The country has entered a self-sustaining phase of capital formation, no longer primarily dependent on foreign inflows.

How India Found Financial Independence

TWENTY-FIVE YEARS ago, ₹1 lakh crore of total profit across all listed companies was considered enormous. The reason was simple arithmetic: with price-to-earnings multiples of 15-20, the system needed roughly 5% of market capitalisation to show up as profit. A ₹200 lakh crore market cap required ₹10 lakh crore in profits for equilibrium, and that's before accounting for loss-making companies whose market caps don't correspond to any earnings at all.

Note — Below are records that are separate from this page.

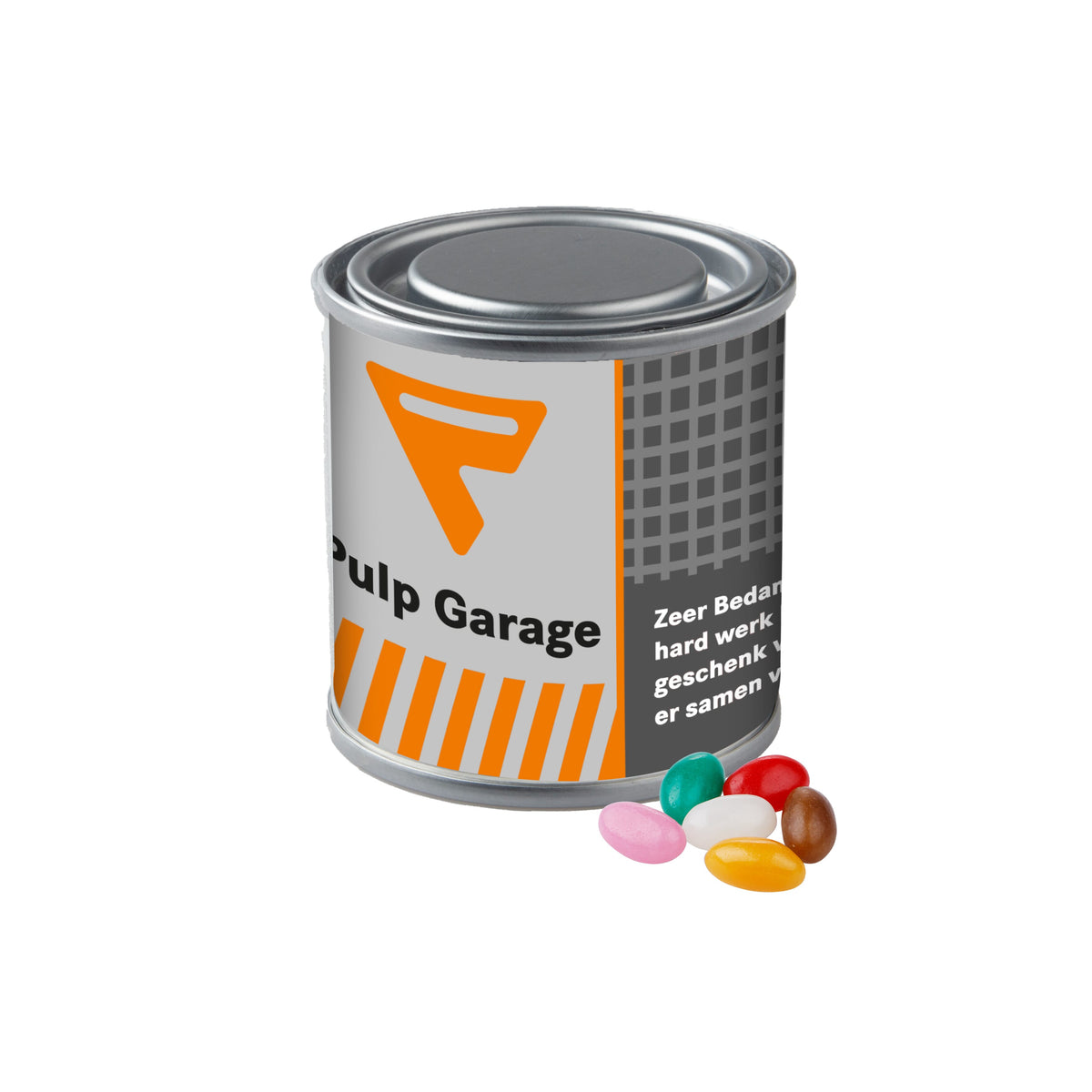 Klein zilverkleurig verfblikje, gevuld met snoep en met een full colour wikkel met logo: Jelly beans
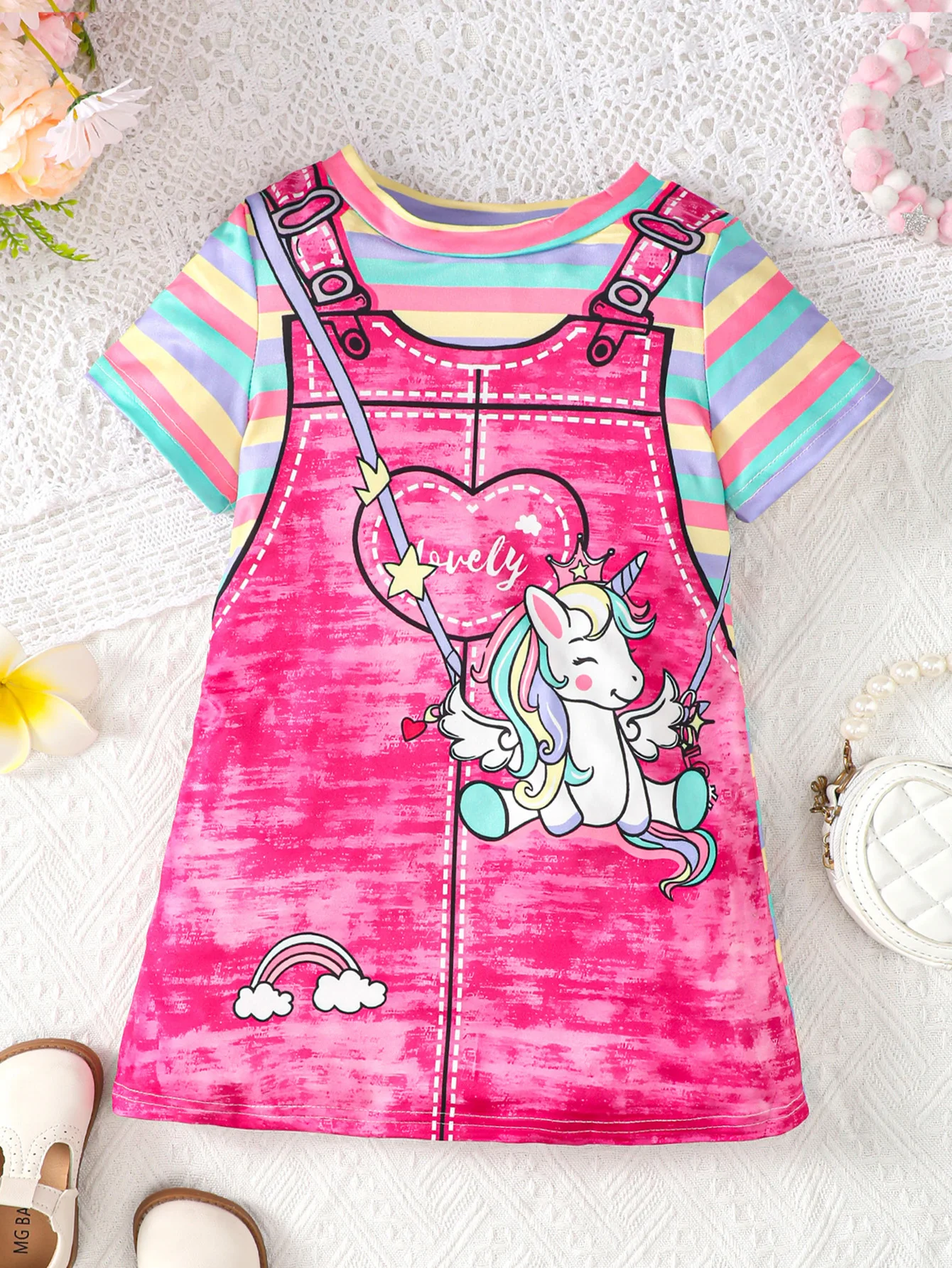 Summer girl’s short sleeved round neck unicorn rainbow stripe print cute casual rose red dress Summer girl’s short sleeved round neck unicorn rainbow stripe print cute casual rose red dress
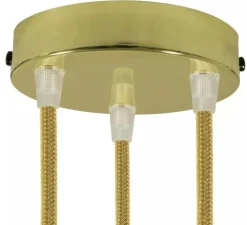 Rosace multiple, série métal, 3 sorties, laiton, Ø12cm, H2,5cm - Creative Cables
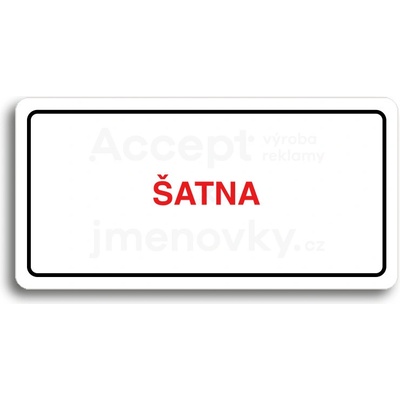 ACCEPT Piktogram ŠATNA - bílá tabulka - barevný tisk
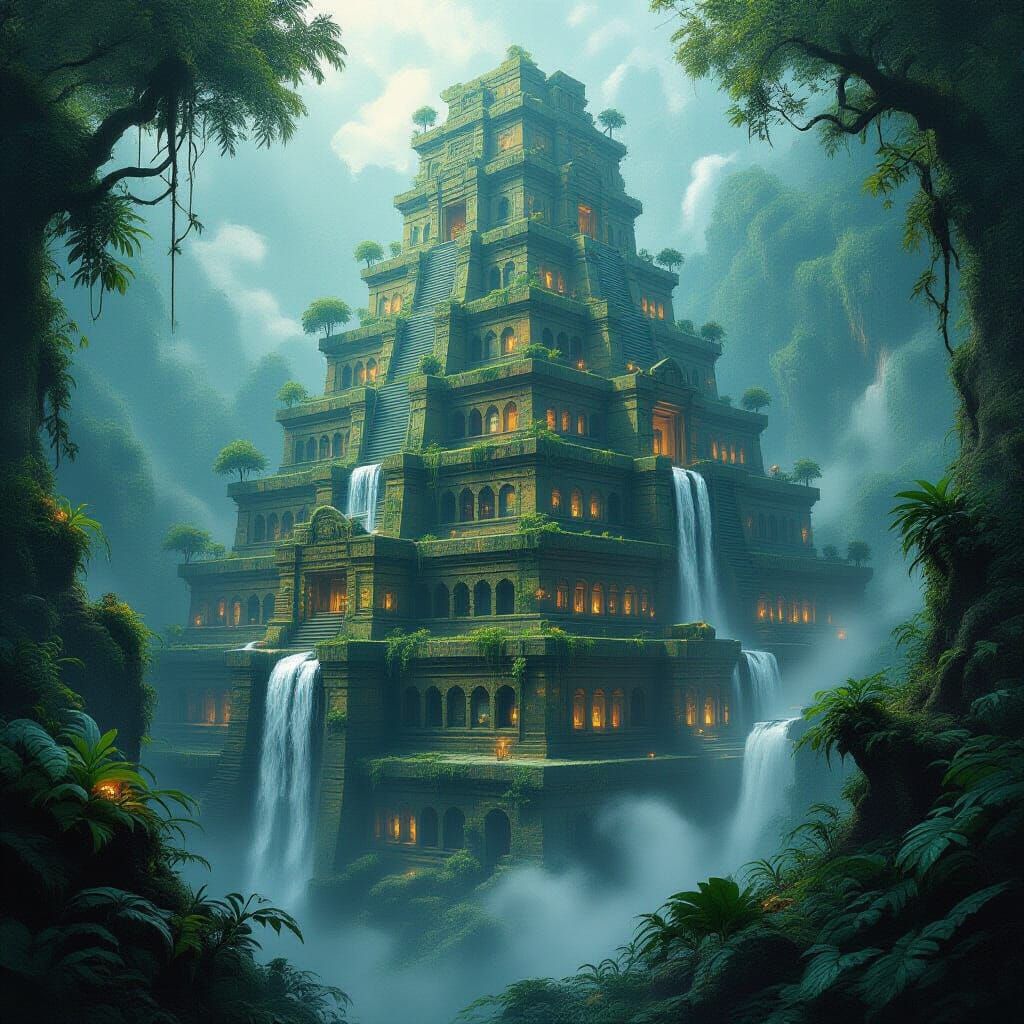 Lost Jungle Ziggurat City with Waterfalls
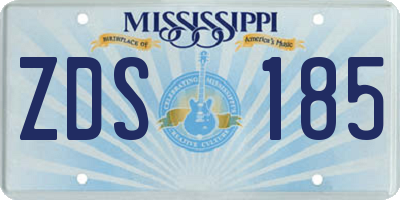 MS license plate ZDS185
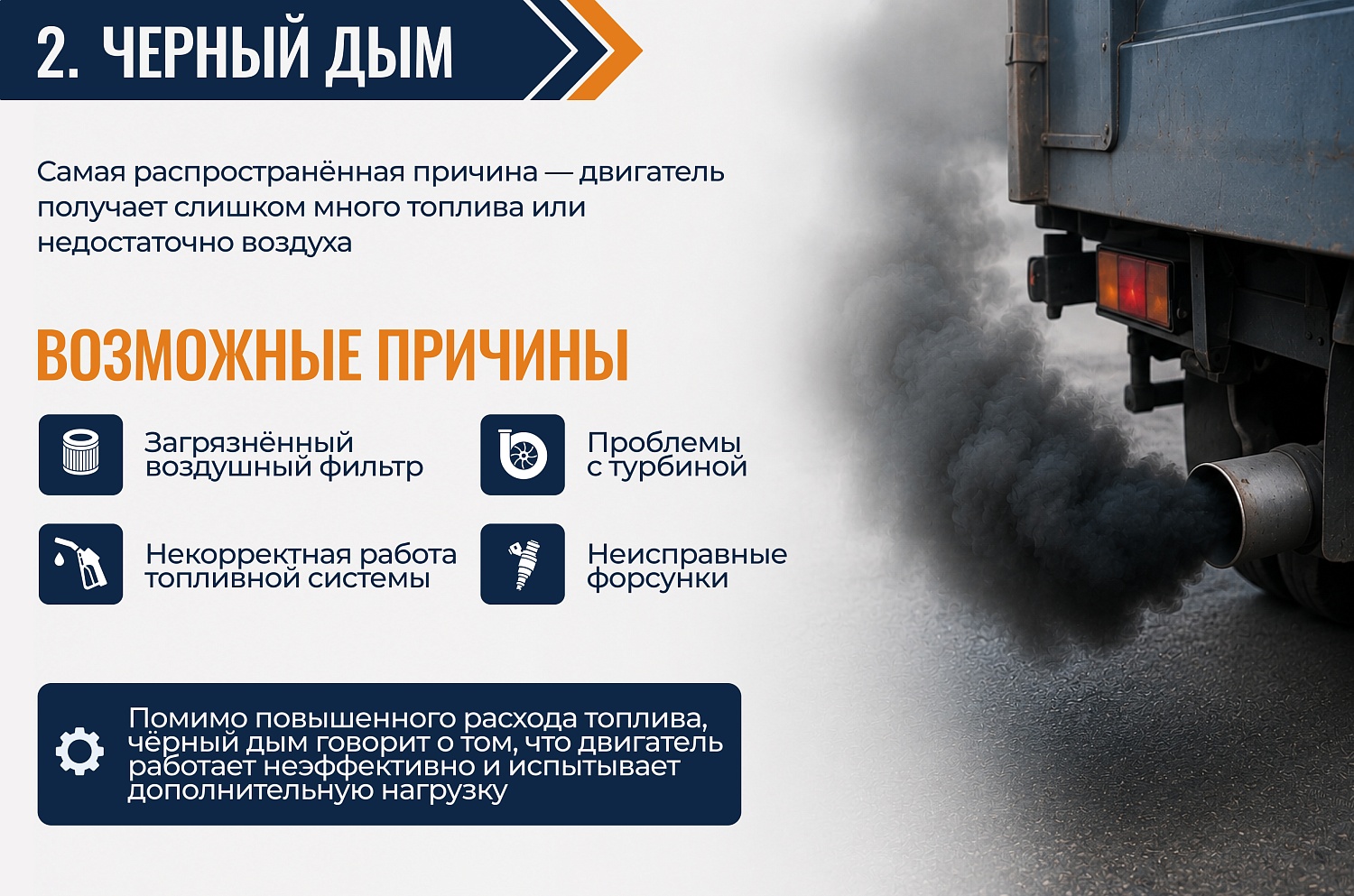 Что цвет выхлопа может рассказать о состоянии дизельного грузовика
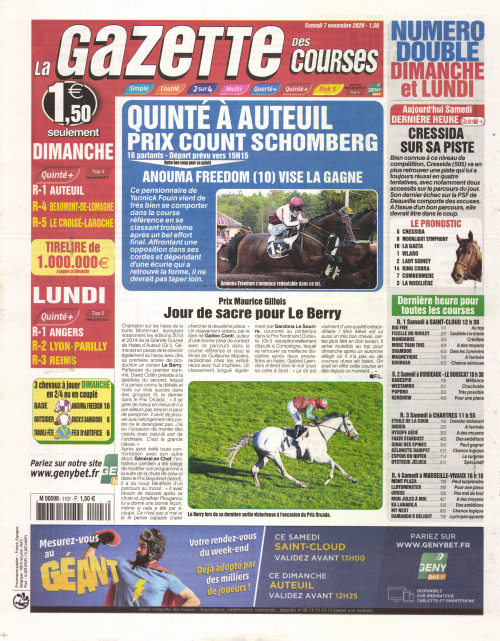 LA GAZETTE DES COURSES - SAMEDI DIMANCHE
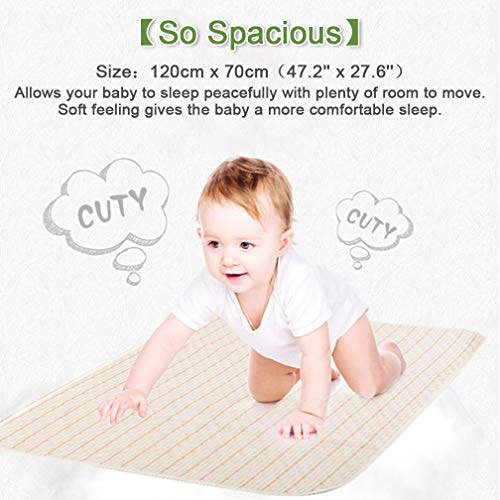 Waterproof Baby Bed Pad Maveek 47.2'' x 27.6'' Baby Organic Mattress Pad Bamboo Blanket Toddler Bed Sheet Protector Reusable High Absorbent Mattress Protector Baby Diaper Changing Pad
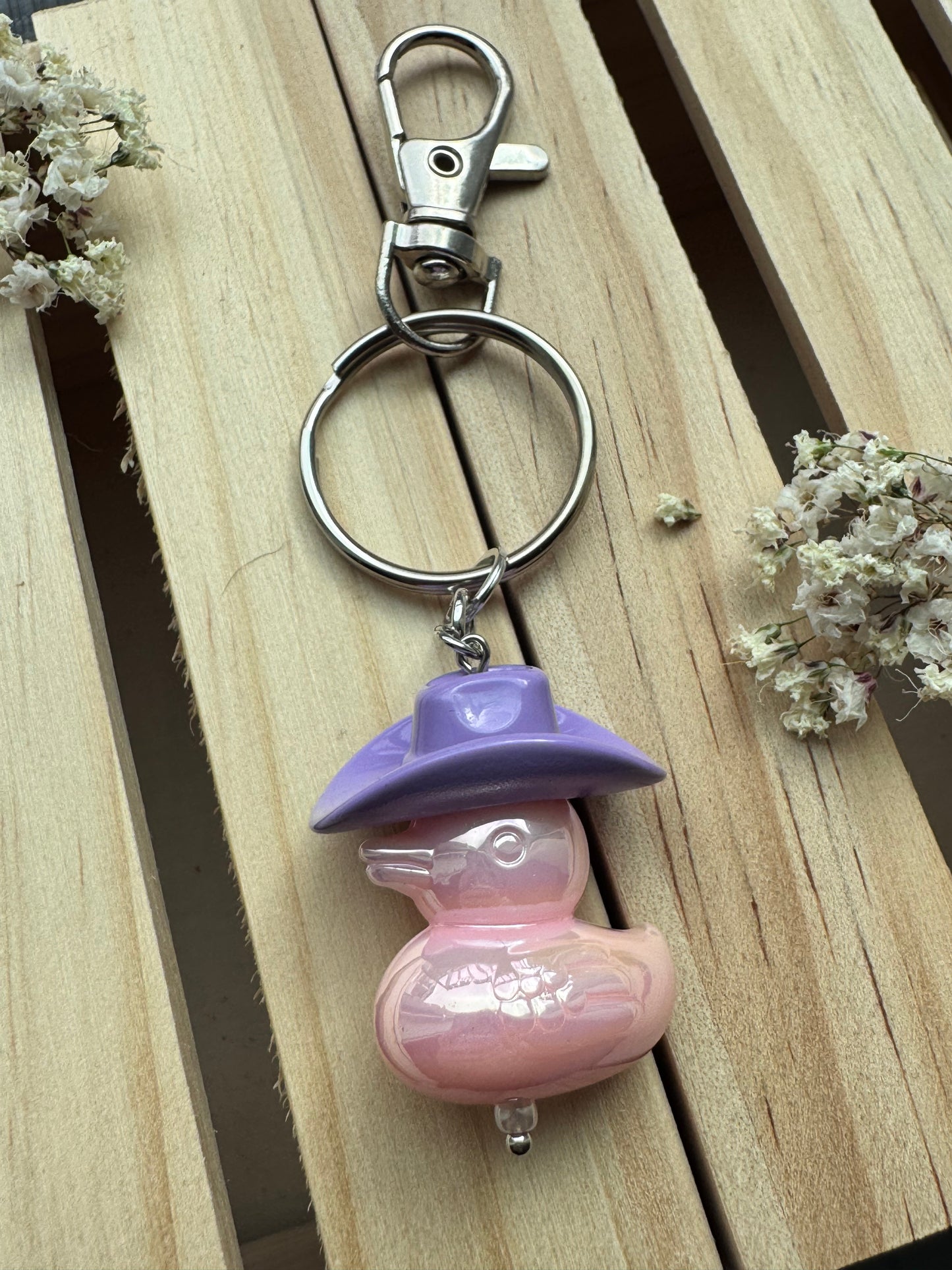 Howdy Duck - Key Ring - Purple & Pink
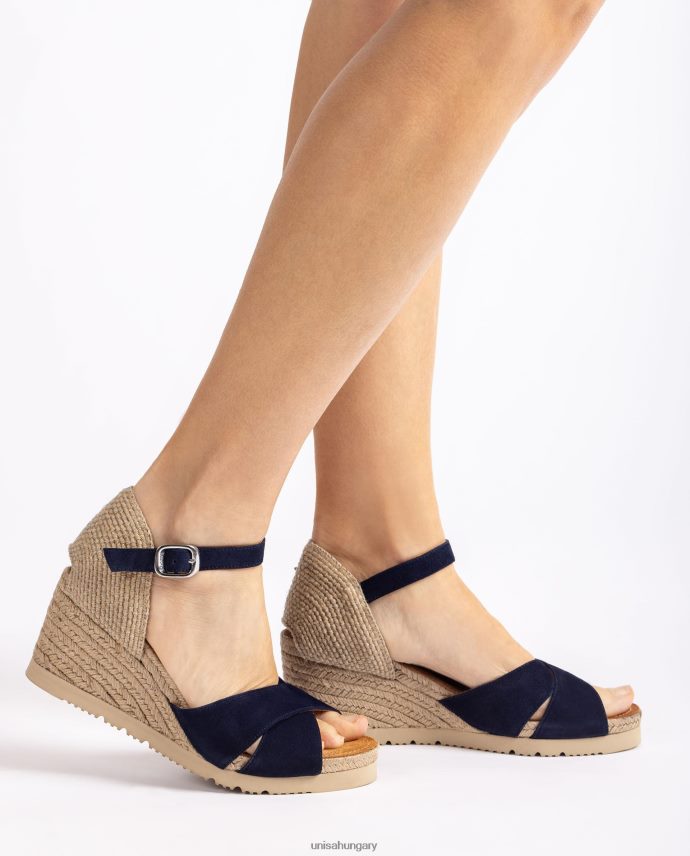 Unisa áthúzható pántos juta szandál nők J4PJX0777 kék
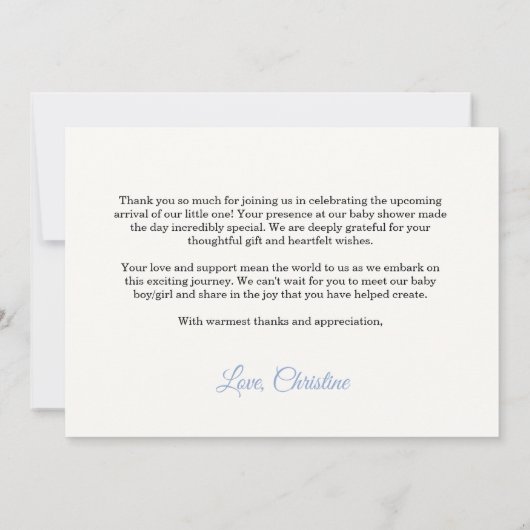 Herfst blauw pompoen jongen Baby shower dank u kaa Aankondiging (Achterkant)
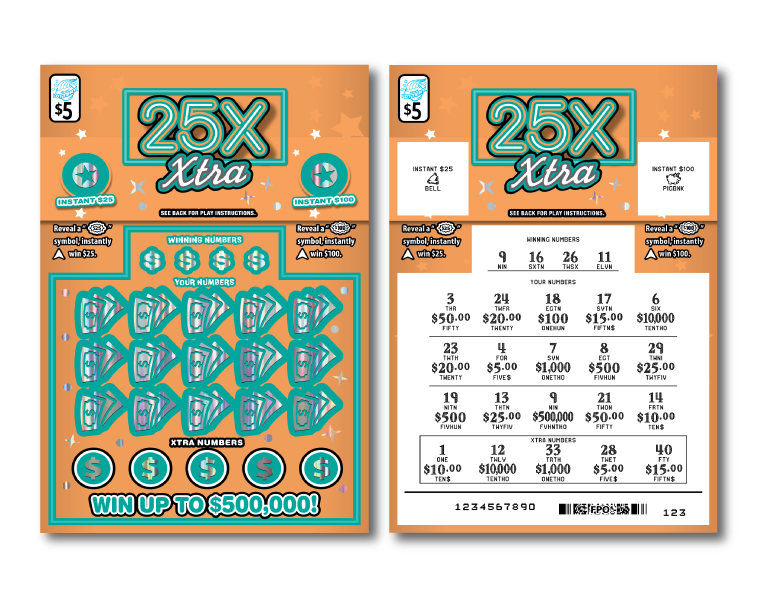 25X XTRA scratch-off ticket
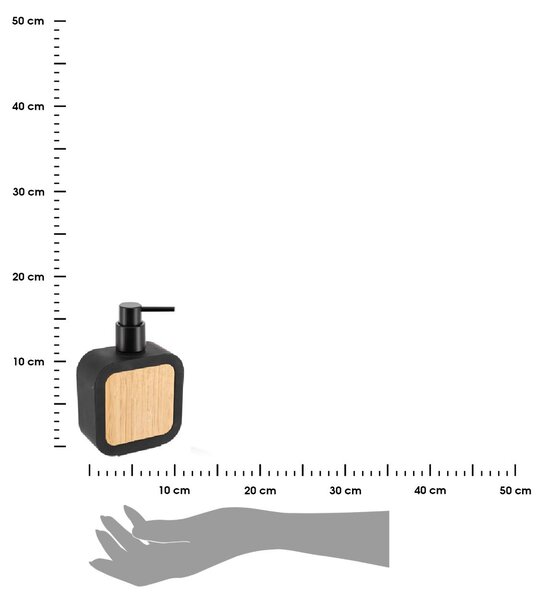 Dávkovač mydla Tempesti, čierna/s drevenými prvkami, 350 ml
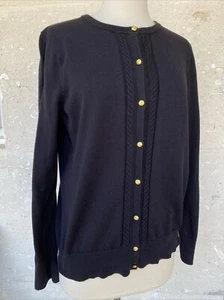 Lands End Cardigan Sweater Medium Black Supima Cotton Gold Buttons Formal Dressy - Imagen 1 de 14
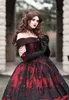 Gothic Belle Red black Upscale Fantasy Wedding Dresses Gown Lace Applique Exposed Boning Corset Lace Applique Beading Victorian masquerade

Today's profit-to-GDP ratio stands at approximately 4.8%, a 17-year high, last seen in 2008. Corporate profits of around ₹16 lakh crore divided by GDP of ₹330 lakh crore puts India at an inflection point. And unlike previous peaks, this one appears structurally different. India has many more listed corporates, including a wave of internet and tech-driven businesses that will tend to be more monopolistic in nature. So, in the best of times, profit-to-GDP can very well move to 6-7%, even 8%, over the next 5-10 years.

When money stays home

The fundamental shift isn't just in valuations. It's also in the source of capital. Earlier, India never had robust, assured domestic retail flows. Today, steady inflows of domestic money continue regardless of whether individual companies make profits or losses. This raises an obvious question: will permanent domestic bids keep markets perpetually elevated?

The answer is nuanced. While the market as a whole may remain elevated, individual stocks will still face brutal discipline. The market will always keep arbitraging between good businesses and bad businesses. A company trading at ₹3 lakh crore today can be marked down to ₹30,000 crore if it disappoints. Rotation is inevitable.